If CPU cycles become the limiter for certain inference/agentic pipelines (data prep, retrieval, orchestration, safety layers), it strengthens the case for tunable CPU:GPU ratios over time i.e., potential CPU disaggregation rather than permanently “fixed” GPU‑centric rack designs.
The actual “so what” (for builders and investors)
If you’re building neocloud / AI campuses
The risk is not “running out of copper wire.”
The risk is getting stuck in the queue for copper-heavy power hardware and grid interconnect approvals
If you do not secure your transformers and switchgear early, your GPUs will simply depreciate in a dark warehouse. Power access is the actual product you are building.
If you’re modeling copper demand
Delete the "200 tons per gigawatt" facility assumption from your spreadsheet immediately. It is a fundamental misread of a busbar subsystem. Your baseline must start at 30 to 40 tons of copper per megawatt of IT capacity for the inside-the-fence build. If you assume aggressive fiber substitution, shave four to five tons off that number. Then, aggressively model the outside-the-fence allocation.

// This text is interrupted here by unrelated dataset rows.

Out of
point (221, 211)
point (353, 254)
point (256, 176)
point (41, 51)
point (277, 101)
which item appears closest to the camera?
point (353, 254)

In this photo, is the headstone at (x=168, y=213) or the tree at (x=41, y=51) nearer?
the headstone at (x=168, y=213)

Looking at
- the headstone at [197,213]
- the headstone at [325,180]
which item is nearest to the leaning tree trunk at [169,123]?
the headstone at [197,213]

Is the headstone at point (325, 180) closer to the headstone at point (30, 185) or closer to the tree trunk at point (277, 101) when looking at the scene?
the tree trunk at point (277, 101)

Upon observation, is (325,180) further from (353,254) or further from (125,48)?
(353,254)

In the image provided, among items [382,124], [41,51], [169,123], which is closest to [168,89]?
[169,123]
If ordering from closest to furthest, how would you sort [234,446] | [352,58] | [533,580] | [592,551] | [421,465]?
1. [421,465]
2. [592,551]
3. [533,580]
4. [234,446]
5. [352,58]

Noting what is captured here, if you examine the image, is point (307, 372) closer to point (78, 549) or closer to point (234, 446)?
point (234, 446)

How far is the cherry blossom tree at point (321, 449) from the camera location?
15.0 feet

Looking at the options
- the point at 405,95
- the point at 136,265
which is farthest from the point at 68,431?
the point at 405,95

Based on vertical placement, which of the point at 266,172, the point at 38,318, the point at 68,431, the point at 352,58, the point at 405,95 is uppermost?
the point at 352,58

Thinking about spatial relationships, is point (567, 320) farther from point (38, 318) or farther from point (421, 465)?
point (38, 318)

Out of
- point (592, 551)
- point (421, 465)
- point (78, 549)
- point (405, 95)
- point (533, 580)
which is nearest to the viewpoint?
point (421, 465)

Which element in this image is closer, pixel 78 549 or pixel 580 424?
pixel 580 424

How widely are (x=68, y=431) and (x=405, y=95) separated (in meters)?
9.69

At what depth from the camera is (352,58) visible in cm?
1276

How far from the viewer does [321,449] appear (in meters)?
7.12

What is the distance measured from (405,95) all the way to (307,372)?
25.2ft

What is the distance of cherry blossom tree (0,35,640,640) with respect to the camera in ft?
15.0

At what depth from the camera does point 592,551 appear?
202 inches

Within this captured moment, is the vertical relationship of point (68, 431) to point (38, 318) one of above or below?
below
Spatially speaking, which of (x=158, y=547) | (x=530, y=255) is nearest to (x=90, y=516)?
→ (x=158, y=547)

The grid and power generation infrastructure required to support these sites acts as a massive, parallel copper multiplier.
If you’re modeling optics demand
Stop worrying about copper substitution. Optics demand does not grow because copper dies. Optics demand explodes because the sheer volume of physical links multiplies exponentially alongside GPU cluster sizes, spine-leaf network complexity, and the relentless upgrade cadence from 800G to 1.6T and beyond.